Não sei se os senhores vêem quanta coisa esse homem colocou dentro disso. Esferas de cristal que giram já é uma verdadeira beleza. O som que se depreende dessas esferas, som correlato com a cor desses cristais, com a densidade desses cristais, com a rotação desses cristais, uma policromia que dá ao mesmo tempo uma polifonia, ou uma harmonia: que coisa bonita!

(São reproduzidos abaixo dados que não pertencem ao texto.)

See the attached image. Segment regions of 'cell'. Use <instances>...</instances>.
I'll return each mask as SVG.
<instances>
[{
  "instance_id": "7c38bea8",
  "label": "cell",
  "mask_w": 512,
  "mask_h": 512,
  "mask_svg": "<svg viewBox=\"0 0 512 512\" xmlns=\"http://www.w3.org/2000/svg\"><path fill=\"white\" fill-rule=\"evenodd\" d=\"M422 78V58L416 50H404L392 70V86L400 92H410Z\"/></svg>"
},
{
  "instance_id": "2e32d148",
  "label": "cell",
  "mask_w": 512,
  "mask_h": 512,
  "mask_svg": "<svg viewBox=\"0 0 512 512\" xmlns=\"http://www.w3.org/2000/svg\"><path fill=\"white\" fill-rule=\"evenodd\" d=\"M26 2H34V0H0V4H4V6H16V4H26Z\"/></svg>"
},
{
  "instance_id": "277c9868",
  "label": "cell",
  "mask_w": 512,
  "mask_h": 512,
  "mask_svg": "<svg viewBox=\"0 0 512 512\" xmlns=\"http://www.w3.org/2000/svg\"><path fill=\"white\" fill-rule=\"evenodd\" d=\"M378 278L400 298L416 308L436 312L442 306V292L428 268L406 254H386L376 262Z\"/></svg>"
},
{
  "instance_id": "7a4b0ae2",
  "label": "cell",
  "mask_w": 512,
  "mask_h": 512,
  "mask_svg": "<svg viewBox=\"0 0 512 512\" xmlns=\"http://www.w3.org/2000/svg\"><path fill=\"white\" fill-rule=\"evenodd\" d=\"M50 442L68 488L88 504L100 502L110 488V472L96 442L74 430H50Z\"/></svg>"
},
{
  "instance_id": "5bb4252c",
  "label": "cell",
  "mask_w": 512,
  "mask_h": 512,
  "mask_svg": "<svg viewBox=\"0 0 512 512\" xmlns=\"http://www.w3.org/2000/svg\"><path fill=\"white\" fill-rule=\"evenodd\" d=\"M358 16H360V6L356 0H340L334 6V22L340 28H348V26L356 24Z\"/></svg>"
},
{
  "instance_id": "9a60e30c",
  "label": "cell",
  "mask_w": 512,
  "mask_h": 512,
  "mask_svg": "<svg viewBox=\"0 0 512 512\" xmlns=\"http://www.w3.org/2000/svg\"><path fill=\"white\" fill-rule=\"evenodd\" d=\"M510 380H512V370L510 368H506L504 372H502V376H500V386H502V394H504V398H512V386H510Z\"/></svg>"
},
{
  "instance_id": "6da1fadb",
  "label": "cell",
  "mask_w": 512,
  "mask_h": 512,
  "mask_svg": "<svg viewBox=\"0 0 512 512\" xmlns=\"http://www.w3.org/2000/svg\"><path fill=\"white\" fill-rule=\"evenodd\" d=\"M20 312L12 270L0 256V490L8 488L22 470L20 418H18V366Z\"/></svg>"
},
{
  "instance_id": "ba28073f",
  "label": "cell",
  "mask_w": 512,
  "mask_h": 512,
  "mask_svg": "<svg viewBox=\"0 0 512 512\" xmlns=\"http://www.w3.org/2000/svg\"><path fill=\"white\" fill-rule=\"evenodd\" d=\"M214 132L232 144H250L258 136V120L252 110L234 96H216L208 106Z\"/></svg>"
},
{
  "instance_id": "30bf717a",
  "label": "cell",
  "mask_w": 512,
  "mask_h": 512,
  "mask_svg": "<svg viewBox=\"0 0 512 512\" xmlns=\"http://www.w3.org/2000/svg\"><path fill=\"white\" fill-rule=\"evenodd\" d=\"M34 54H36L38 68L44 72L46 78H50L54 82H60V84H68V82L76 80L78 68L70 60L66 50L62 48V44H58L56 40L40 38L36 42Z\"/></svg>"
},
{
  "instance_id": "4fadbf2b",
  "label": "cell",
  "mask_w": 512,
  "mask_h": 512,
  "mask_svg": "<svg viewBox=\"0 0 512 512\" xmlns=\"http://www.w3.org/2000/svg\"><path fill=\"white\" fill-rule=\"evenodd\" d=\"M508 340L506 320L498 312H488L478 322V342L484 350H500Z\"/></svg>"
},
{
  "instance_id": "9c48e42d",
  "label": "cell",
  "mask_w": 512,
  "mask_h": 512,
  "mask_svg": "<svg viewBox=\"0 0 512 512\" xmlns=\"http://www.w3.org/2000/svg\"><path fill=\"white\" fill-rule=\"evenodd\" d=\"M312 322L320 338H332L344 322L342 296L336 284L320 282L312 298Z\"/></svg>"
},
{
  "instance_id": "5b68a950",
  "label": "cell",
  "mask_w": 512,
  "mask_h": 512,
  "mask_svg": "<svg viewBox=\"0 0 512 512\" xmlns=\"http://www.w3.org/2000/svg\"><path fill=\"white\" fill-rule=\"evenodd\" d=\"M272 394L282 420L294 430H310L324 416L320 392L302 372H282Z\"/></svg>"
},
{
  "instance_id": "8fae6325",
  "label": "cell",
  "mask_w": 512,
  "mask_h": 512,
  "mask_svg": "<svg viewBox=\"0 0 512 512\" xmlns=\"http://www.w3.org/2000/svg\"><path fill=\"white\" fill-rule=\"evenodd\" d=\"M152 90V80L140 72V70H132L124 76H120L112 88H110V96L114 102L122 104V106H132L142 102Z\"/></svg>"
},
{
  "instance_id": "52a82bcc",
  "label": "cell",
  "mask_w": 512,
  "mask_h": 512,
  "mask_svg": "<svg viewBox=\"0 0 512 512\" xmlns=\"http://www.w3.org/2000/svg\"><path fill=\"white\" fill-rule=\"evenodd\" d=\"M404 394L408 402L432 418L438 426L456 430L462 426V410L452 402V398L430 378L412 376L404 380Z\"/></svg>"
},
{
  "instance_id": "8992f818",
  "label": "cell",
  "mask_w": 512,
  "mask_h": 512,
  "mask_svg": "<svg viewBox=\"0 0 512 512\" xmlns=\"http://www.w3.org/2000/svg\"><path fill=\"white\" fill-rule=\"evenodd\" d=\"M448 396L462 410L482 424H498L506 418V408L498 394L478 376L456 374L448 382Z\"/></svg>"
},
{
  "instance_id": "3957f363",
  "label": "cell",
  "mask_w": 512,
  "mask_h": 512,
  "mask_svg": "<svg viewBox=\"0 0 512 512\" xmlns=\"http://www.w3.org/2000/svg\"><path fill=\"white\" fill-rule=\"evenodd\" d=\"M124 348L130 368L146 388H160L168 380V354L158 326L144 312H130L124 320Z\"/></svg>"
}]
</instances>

Esta música não exprime o sentir do homem, é uma pura arquitetura universal, quase que uma meditação filosófica sonora, mas que produz no homem um reflexo humano. Então se poderia imaginar um ponto de encontro que seria a expressão da reação humana diante dessa harmonia universal, musicá-la, por exemplo. Quem sabe se não haveria um ponto de encontro para isso, alguém com um talento musical para compor isto.

Bem, é com coisas dessas que, quando a vida está muito pesada, a gente corta e pensa um pouco no céu. Porque como ficam estúpidas essas lindíssimas esferas de cristal, quando a gente tem anjos, espíritos perfeitíssimos, puríssimos, virtuosíssimos, fidelíssimos, continuamente contemplando a Deus, vendo em Deus coisas sempre as mesmas e sempre novas, e exclamando em tons sonoros o seu sentir. É uma coisa maravilhosa.

De vez em quando uma meditação sobre o céu alivia um pouco a vida e [a leva] toda para a frente. Não sei se dou a entender um pouco como é o repouso ultramontano.